Il Grillo parlante al Palatenda: lezione corrosiva sul Mercato Globalizzato

Successo per "facciamo luce" il monologo che Beppe Grillo ha presentato per il cartellone dello Stabile etneo. Ce n'è per tutti: da Barlusconi a Scapagnini...

Riso amaro. Ed
illuminante. Beppe Grillo con il suo “Facciamo luce” ha incendiato il gelo
del Palatenda che ha accolto sui suoi spalti gremiti, per la stagione dello
Stabile, il suo acre e corrosivo monologare. Anzi il comico genovese,
illuminante ed illuminista, si è aggirato in platea con un candelabro non alla
ricerca dell’uomo, alla Diogene, quanto del senso di una realtà ormai al
crepuscolo: ”…dagli Etruschi - esordisce - a Forza Italia: vi sembra
evoluzione questa?” Lungo due ore di comicità paradossale e sottile, di
distruttiva lettura del Capitalismo di stampo italiota, lui ha 
davvero fatto luce sull’inquietante e lucignolesco garbuglio che è la
Finanza italiana da Parmalat a Fininvest (senza dimenticare nessun altro): e non
con un mero repertorio cabarettistico piuttosto attraverso dati, statistiche,
(contro)informazioni, notizie che non trovano mai spazio sugli schermi o sulle
pagine dei giornali nostrani. “L’informazione – urla infatti - non è
repressa, è sommersa!” Ad un certo punto – aggiunge - sono diventato
riferimento della finanza europea: io, un comico! Come facevo a sapere mi
chiedevano i magistrati?
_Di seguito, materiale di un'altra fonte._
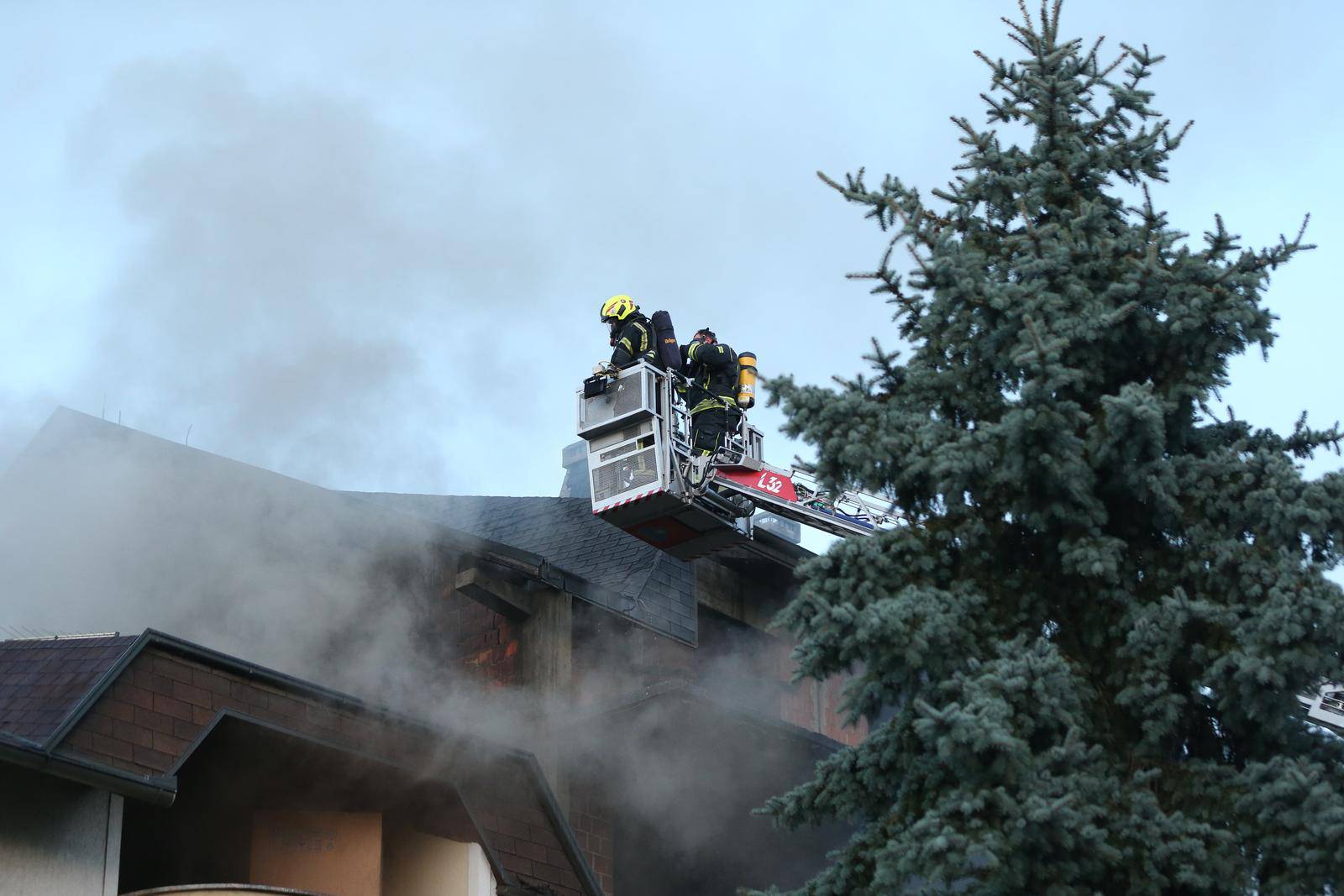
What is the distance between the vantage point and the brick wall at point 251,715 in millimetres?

Mi sono solo guardato intorno…” Già: menzogne,
bilanci falsi, speculazioni azzardate, raggiri in piena regola mentre tutti -
banche, società di revisione, manager – facevano finta di niente “rubando
fette di vita, di speranze, di progetti”. Accalorato e irrequieto, tormentato
ed angustiato dall’implosione del Sistema del Mercato Mondiale, Grillo si
scaglia contro la politica delle multinazionali per denunciare che “anche
dietro una scatola di tonno si nasconde un mare di squali…”. Così Tanzi e
Berlusconi – questo mai nominato se non con gli appellativi convergenti “Il
Liftato” e “Dorian Grey” - sono i comuni casi patologici di megalomania
dell’Impresa Italia, ovvero una associazione a delinquere di stampo mafioso:
“Sì, la mafia – sbotta Grillo con beffardo parossismo – è stata corrotta
dalla Finanza…”. “Tanzi ha la mentalità di un cardinale ma ‘Il
liftato’ quella di un attorucolo di second’ordine per cui non ha mai smesso
di esibirsi, trasformandosi anzi in un prodotto politico”. Dov’è il
capitalismo dal volto (più) umano: quello degli Olivetti, della Piaggio? Il
capitalismo intelligente? “Non eravamo noi l’Italia dei grandi cervelli?
L’Italia del tricolore di tutti non di un solo partito?” In una sarabanda di
verità incontrovertibili sul Leviatano che è il mercato targato Italia non
mancano nemmeno i riferimenti alla nostra realtà cittadina: “Scapagnini? Ha
fatto diventare Bianco un genio…!” E ancora: “Non era facile ridurre così
la Catania: vi riempiono il vostro barocco di merda!” In uno spettacolo che
non ha lasciato nulla allo spettacolo, agli antipodi del “teatro” di Paolo
Rossi, Beppe Grillo ci mostra la faccia peggiore della satira, quella che guarda
in faccia la realtà: dalla fine della Fiat alla depenalizzazione del falso in
bilancio; dal dramma delle statistiche internazionali 
ad una nazione che non è all’altezza della propaganda che si spaccia;
dai pericoli della digitalizzazione  alla
riforma Gasparri, quella “fattucchiera sottosviluppata…!”;
dall’indolenza della sinistra, che ormai non è più buona nemmeno per la
satira; fino all’opera occulta della pubblicità anche contro i bambini e
della bugia della ricerca sul cancro targata Veronesi…; Insomma il gusto per
l’apparenza che per la sostanza; l’acquisizione di quel modello “stars and
stripes” che ci ha fatto diventare più americani degli americani (come dice
anche Jeff Israely, corrispondente del Times…). E la gigantografia di un Bush
“benedetto da Dio” grava come un incubo sull’intero Palatenda. C’è di
che piangere, aprendo però la bocca in una beffa di nero, sinistro sghignazzo.